In this study local cell polarization, ϕ, refers to the net potential difference between the Lifoil electrode and an arbitrary point within the cell. Varying conventions exist for the definition of overpotential. To avoid confusion, herein local overpotential refers to the difference between local cell polarization and the sum of the equilibrium (thermodynamic) reduction/oxidation potentials combined with voltage losses associated with mass transport through the electrolyte. Therefore, this definition of local overpotential only includes voltage loss contributions associated with activation and transport limitations within the SEI. Information relating to both local cell polarizations and overpotentials can be extracted from opXPS measurements by comparing XPS core-level BE positions as a function of bias conditions. During charge and discharge half-cycles, current applied by the virtual electrode causes the cell to self-bias, creating a potential drop across the cell. In the case of an SEI with a layered structure, core levels associated with a particular SEI phase shift by the local cell polarization measured between ground potential and that phase. Therefore, for the initial LPS/SEI/Lifoil sample, the change in core-level BEs between the biased and unbiased condition is equal to the overpotential across the buried SEI added to the internal resistance voltage drop across the electrolyte.

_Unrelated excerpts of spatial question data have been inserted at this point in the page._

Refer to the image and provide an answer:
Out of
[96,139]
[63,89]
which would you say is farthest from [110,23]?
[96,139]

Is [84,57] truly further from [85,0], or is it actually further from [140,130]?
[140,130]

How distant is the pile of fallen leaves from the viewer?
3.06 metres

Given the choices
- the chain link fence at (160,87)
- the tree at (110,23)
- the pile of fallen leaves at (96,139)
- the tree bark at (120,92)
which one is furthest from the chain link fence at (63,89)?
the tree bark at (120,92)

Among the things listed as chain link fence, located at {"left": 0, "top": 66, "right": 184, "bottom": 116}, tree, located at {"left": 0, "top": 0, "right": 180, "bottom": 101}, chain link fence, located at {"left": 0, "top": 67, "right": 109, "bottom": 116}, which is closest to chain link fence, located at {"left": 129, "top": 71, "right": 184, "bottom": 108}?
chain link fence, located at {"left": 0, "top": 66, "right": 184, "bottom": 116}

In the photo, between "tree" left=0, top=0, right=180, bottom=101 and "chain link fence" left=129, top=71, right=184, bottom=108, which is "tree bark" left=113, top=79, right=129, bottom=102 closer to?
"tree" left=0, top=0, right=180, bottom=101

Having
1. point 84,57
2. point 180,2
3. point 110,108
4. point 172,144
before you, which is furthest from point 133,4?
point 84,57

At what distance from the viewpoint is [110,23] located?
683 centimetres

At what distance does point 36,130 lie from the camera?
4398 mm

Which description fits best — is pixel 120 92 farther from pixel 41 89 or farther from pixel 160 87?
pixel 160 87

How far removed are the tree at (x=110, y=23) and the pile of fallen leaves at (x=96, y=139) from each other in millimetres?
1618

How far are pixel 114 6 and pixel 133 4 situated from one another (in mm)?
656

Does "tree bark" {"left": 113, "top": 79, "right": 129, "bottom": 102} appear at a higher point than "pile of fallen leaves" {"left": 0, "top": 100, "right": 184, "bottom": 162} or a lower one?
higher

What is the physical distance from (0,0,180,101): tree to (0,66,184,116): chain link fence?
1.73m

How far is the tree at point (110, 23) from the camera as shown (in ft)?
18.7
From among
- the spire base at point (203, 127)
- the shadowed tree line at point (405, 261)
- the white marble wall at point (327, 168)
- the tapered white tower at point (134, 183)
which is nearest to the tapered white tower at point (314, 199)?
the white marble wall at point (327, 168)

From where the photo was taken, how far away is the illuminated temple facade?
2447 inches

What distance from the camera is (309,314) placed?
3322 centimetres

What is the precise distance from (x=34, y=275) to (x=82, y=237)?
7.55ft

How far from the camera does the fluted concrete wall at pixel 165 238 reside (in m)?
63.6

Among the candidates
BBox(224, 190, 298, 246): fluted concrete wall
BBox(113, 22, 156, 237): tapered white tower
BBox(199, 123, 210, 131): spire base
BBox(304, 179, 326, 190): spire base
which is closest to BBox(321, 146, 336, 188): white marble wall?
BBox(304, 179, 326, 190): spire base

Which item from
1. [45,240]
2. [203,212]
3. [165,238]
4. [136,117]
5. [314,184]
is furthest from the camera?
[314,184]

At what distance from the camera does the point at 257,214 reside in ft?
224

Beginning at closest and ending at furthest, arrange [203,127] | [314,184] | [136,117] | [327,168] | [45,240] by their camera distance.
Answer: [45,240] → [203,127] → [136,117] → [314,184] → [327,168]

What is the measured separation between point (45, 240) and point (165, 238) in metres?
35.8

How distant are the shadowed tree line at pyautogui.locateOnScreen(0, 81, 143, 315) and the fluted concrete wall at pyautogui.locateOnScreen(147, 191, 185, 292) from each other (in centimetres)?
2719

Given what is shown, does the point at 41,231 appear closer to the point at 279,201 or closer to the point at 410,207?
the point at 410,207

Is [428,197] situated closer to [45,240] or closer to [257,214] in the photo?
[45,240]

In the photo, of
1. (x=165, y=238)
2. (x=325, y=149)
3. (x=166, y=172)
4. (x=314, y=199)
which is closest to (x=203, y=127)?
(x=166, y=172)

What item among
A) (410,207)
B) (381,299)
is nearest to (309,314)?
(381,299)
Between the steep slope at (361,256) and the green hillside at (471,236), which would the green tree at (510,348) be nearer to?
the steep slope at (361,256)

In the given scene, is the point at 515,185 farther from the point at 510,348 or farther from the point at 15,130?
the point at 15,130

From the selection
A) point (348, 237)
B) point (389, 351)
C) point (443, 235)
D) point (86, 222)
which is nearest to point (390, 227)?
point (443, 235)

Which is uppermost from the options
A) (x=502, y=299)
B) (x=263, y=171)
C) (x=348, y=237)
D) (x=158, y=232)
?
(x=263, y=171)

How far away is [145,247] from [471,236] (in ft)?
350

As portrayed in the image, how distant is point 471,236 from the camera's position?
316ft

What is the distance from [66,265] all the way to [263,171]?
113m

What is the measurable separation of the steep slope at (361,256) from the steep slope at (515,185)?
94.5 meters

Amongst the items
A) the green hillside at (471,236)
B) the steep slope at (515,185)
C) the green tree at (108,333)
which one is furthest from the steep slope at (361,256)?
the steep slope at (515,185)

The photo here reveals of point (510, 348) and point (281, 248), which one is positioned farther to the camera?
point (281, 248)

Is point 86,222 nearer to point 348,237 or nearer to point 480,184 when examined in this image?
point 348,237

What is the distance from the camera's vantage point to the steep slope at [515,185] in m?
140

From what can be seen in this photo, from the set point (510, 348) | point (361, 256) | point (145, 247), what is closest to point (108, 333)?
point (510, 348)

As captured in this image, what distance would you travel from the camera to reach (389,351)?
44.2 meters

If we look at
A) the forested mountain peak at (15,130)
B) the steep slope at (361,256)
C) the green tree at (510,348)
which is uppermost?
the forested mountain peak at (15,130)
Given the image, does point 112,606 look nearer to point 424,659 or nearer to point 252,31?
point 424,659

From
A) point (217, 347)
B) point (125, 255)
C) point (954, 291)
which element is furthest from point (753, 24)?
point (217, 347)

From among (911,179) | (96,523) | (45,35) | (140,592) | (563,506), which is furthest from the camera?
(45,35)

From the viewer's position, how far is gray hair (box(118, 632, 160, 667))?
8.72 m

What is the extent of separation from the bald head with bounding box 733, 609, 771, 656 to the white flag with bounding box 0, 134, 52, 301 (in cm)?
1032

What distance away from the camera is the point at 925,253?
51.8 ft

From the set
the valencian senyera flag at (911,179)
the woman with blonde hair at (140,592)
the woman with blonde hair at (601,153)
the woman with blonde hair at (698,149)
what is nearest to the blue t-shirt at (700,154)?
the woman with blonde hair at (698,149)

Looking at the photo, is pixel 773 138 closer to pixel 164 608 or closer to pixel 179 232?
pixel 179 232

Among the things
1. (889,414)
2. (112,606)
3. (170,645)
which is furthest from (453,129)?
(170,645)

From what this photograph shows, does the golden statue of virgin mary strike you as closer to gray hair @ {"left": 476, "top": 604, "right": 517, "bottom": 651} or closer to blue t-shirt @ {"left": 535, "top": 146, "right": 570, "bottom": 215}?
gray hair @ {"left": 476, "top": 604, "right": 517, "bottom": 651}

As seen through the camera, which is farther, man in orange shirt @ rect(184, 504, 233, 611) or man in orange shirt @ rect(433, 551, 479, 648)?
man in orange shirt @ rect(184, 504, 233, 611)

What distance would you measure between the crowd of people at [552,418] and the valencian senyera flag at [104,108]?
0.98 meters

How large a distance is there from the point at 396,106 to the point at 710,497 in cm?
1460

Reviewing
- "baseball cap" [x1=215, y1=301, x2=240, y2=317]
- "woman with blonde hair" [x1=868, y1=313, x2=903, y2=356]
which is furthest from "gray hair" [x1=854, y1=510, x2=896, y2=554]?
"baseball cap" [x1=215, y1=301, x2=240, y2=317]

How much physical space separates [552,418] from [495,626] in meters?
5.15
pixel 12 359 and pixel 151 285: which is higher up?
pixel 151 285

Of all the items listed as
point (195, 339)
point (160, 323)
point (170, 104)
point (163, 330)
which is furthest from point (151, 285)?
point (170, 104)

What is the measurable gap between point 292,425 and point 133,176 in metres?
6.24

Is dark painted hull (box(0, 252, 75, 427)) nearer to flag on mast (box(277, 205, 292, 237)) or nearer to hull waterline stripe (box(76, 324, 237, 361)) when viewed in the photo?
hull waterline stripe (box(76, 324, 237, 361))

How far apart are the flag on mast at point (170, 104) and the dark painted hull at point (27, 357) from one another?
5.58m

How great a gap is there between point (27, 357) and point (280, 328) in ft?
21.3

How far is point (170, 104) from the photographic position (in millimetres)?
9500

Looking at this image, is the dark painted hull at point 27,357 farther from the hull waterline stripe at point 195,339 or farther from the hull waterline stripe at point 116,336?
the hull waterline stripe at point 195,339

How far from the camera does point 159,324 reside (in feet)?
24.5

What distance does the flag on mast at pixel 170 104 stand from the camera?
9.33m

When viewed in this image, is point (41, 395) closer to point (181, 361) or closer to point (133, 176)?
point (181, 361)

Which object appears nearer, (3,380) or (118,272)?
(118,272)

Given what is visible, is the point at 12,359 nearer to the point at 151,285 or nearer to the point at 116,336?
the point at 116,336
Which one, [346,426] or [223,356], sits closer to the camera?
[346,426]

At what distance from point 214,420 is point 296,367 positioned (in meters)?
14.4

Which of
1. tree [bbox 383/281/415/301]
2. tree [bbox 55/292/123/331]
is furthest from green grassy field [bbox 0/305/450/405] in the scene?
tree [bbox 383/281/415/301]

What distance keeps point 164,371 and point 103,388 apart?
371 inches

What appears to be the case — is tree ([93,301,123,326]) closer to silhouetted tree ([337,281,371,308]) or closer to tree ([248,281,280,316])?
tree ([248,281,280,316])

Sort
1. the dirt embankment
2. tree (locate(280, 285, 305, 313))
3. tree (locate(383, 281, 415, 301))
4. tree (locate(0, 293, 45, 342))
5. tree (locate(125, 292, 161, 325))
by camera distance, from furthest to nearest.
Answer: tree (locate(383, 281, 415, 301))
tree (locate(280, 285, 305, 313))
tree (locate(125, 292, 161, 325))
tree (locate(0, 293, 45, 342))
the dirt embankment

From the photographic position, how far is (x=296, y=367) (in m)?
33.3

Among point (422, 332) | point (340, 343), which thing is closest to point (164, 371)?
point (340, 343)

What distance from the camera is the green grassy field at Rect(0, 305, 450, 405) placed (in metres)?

Similarly, by observing the biased vs. unbiased core-level BE shifts at the end of the charge half-cycle, it is possible to determine local overpotentials associated with individual phases within the SEI that has formed on the LPS surface.

Real-time in situ AES mapping measurements

The AES electron gun was used to charge the sample surface via the virtual electrode approach, and concurrently to obtain sequential AES compositional images. The electron gun accelerating voltage and beam current were set to 5 kV and 20 nA, respectively. The ~25 nm diameter electron beam probe thereby resulted in quite large local instantaneous beam currents (>1000 A cm2). On the other hand, rastering the beam over a 200 μm × 250 μm (5 × 10-4 cm2) area reduced the time-averaged current density to 0.04 mA cm2. Nevertheless, because charging with a rastered electron beam differs significantly from current flow in standard electrochemical cells, we describe the AES mapping measurements as ‘real-time in situ’ rather than ‘operando’. Also, it is worth noting that in spite of the relatively high electron kinetic energies used in AES measurements, no significant beam-damage artifacts were observed.

Data availability

All relevant data are available from the corresponding authors upon request.